Ödül her yıl ayrımcılıktan, ırkçılıktan, şiddetten arınmış, daha özgür ve adil bir dünya için çalışan, bu idealler uğruna bireysel risk alan, ezber bozan, barışın dilini kullanan, bunları yaparken, insanlara mücadeleye devam etme yolunda ilham ve umut veren kişi, kurum veya gruplara veriliyor.
Hrant Dink Vakfı, ödülle bu yönde çaba gösterenlere, seslerinin duyulduğunu, yaptıklarının görüldüğünü ve yalnız olmadıklarını hatırlatmayı, onlara manen destek olmayı, tüm insanları idealleri uğruna mücadeleye teşvik etmeyi amaçlıyor.

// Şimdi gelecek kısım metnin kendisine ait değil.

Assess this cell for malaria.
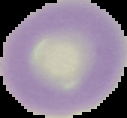
Uninfected.

preparation = thin blood smear
image size = 127×118 pixels
image type = segmented cell region with the area outside set to black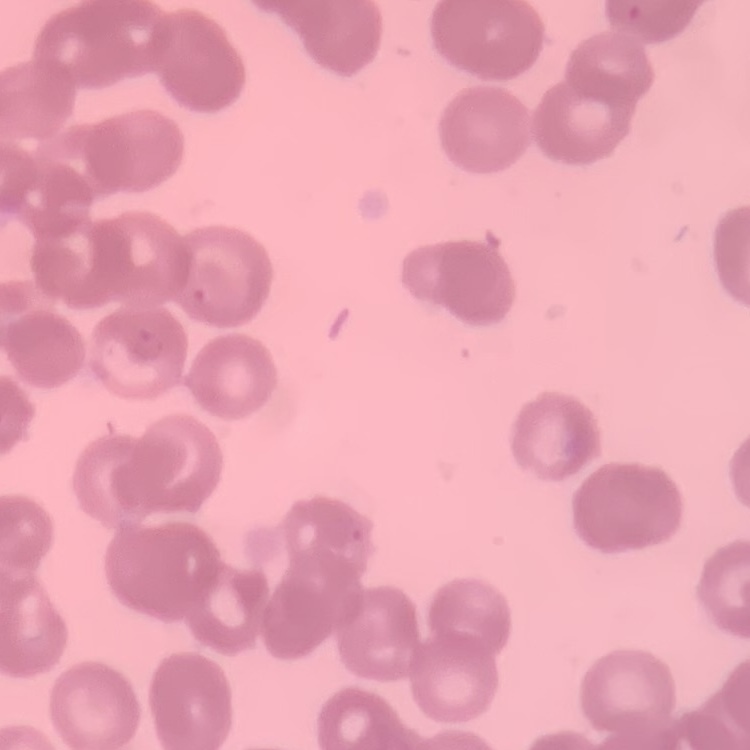

erythrocyte morphology = rouleaux formation
image type = square crop of a larger photomicrograph
preparation = thin peripheral smear
stain = Field's or GiemsaReport the malaria status of this cell.
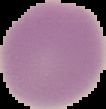
It is uninfected.

The area outside the segmented cell region is set to black. Image is 106×109 pixels. From a thin blood smear.Locate every blood parasite and identify its species.
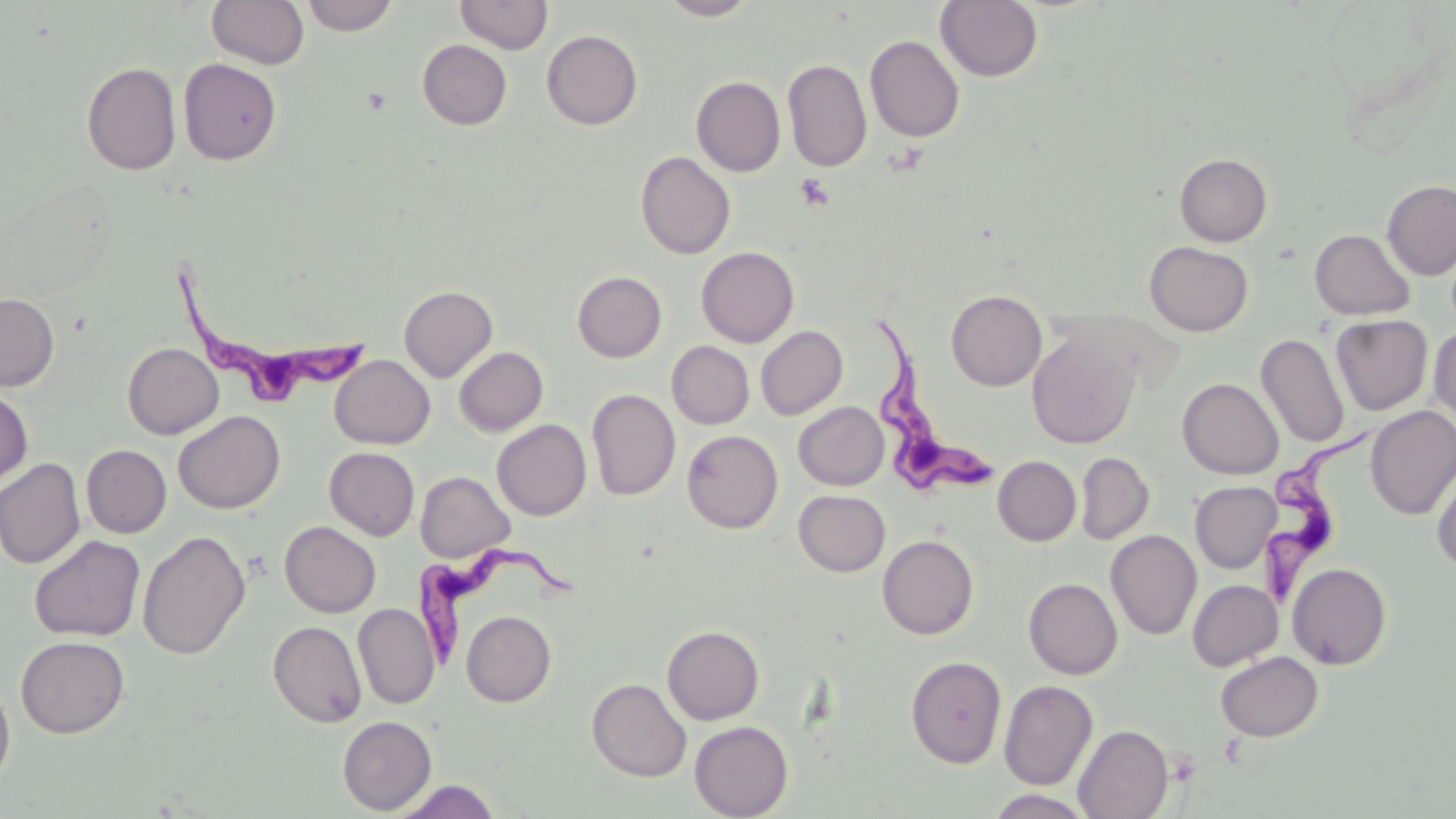

Approximate bounding boxes as [x1, y1, x2, y2] in pixels.
Trypanosoma brucei: [170, 259, 379, 418], [863, 307, 1001, 502], [1259, 432, 1374, 613], [414, 544, 580, 674].
No Plasmodium falciparum, Plasmodium ovale, Plasmodium malariae, Plasmodium vivax, or Babesia divergens observed.

Summary:
  - Platelet locations: [795, 173, 834, 211], [1165, 749, 1202, 786]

Hrant Dink Ödüllerinin önceki sahipleri
2019: Eril şiddete karşı çalışmalar yürüten Nebahat Akkoç ve Hindistan’da insan hakları ve çevre hakları için mücadele eden Agnes Kharshiing;
2018: İnsan hakları aktivisti Murat Çelikkan ve Yemenli Mwatana İnsan Hakları Örgütü
2017: Avukat Eren Keskin ve Çinli sanatçı Ai Weiwei;
2016: Malavi’de çocukların insan hakları üzerine çalışan kabile reisi Theresa Kachindamoto ve Diyarbakır Barosu;
2015: Suudi Arabistan’dan kadın hakları savunucu Samar Badawi ve KAOS GL;
2014: Adli tıp uzmanı ve insan hakları savunucusu Şebnem Korur Fincancı ve aktivist Angie Zelter;
2013: İnsan hakları savunucusu Nataša Kandic ve Cumartesi Anneleri / İnsanları;
2012: Yazar İsmail Beşikçi ve insan hakları örgütü Uluslararası ‘Memorial’ Topluluğu;
2011: Gazeteci-yazar Ahmet Altan ve gazeteci-insan hakları savunucusu Lydia Cacho;
2010: Türkiye Vicdani Ret Hareketi ve hukukçu Baltasar Garzón;
2009: Gazeteci-yazar Alper Görmüş ve gazeteci-yazar Amira Hass.